Equipment by Kompan, Bel-Air Recreational Products (defunct)
Surface: wood chips.
The more playgrounds you go to, the rarer it is to see a piece of equipment that you’ve never seen before. Toronto has a great diversity of playgrounds, but outside of the few custom-built playscapes at high-traffic places like Grange Park or High Park, it’s not often you find something distinctive.
With that in mind: Lee Centre Park.
The setting isn’t exactly beautiful; with the dull roar of the 401 coming from behind clone Toronto condo towers on a street called Corporate Drive (no kidding), it’s easy to feel like you’ve been plunked down into a late-20th century landscape designed by Radiohead’s art director.
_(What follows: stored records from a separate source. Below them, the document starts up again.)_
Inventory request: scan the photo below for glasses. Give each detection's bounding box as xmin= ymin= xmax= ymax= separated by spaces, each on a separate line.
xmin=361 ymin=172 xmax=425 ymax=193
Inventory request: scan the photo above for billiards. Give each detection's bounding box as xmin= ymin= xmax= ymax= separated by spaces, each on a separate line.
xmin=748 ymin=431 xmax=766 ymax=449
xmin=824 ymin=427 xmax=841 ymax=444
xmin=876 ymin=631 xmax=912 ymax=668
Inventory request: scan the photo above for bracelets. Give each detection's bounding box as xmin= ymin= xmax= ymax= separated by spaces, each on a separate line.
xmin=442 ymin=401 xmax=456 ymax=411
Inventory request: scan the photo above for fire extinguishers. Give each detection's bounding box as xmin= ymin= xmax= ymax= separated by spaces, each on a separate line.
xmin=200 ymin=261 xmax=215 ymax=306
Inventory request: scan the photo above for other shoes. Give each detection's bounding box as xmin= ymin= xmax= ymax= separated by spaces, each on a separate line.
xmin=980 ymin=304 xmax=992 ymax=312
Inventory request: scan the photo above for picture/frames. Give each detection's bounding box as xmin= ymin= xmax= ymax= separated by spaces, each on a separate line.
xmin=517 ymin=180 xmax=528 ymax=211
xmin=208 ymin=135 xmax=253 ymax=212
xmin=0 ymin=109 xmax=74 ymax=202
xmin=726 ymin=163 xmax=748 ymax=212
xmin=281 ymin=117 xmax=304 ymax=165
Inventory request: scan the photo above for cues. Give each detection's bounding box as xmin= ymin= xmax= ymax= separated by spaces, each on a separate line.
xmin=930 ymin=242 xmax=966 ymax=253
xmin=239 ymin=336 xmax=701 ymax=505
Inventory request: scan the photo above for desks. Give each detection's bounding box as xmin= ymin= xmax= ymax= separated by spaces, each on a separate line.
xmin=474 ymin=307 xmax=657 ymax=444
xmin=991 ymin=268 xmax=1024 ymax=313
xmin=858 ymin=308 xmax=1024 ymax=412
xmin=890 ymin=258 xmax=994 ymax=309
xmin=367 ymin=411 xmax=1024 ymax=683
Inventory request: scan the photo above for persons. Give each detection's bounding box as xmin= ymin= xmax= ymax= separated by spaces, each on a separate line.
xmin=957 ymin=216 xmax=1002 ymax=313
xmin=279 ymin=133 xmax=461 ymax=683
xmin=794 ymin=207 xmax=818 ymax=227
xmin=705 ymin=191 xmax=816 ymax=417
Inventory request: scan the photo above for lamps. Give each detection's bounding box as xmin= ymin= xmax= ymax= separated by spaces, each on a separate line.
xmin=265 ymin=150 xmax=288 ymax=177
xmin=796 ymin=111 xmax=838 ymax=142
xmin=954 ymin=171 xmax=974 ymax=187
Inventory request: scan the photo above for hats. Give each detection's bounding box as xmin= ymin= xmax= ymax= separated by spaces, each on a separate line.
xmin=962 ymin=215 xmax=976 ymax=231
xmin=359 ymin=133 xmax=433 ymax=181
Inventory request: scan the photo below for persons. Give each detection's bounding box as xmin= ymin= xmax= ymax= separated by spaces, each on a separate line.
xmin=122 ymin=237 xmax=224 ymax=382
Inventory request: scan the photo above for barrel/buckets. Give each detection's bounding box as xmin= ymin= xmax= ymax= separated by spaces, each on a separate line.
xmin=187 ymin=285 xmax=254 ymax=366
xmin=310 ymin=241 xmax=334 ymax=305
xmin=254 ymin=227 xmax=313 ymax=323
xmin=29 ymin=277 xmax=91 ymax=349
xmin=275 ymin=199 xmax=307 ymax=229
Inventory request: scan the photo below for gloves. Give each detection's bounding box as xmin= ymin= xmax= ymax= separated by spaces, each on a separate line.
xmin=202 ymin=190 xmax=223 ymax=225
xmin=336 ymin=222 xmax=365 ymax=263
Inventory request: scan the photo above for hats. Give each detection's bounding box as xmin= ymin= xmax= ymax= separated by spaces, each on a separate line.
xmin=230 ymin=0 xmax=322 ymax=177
But the dull inner-suburban setting is made up for by the unique play structure.
It’s bright blue climber comprising nine towers, sitting in a neat three-by-three square, about two metres above ground level, connected by tunnels on the east/west axis and bridges on the north/south axis.
There are no slides, but it’s just so cool to see something so different, and I imagine that little ones would love exploring the structure. It’s really not like anything else we’ve come across in Toronto, and given that the manufacturer, Bel-Air Recreational Products, is now defunct, it’s unlikely that anything similar will pop up anywhere else. If I’m wrong and there’s one of these in your neighbourhood playground, please let me know.
In addition to the Blue Wonder, there’s a smaller Kompan structure, some swings, and a splash pad. I’m not sure if the wind was just a bit strong when we visited, or if the city had set the splash pad’s pressure on “exfoliant” or what, but the thing was shooting out water with what I can only describe as “fire hose enthusiasm.” Some nearby benches were getting absolutely soaked, and our car, parked a good 15 metres away, even had some mist on it by the time we left.
There’s not much else to do in the area, but this is a worthwhile playground to visit if you’re looking to see something different.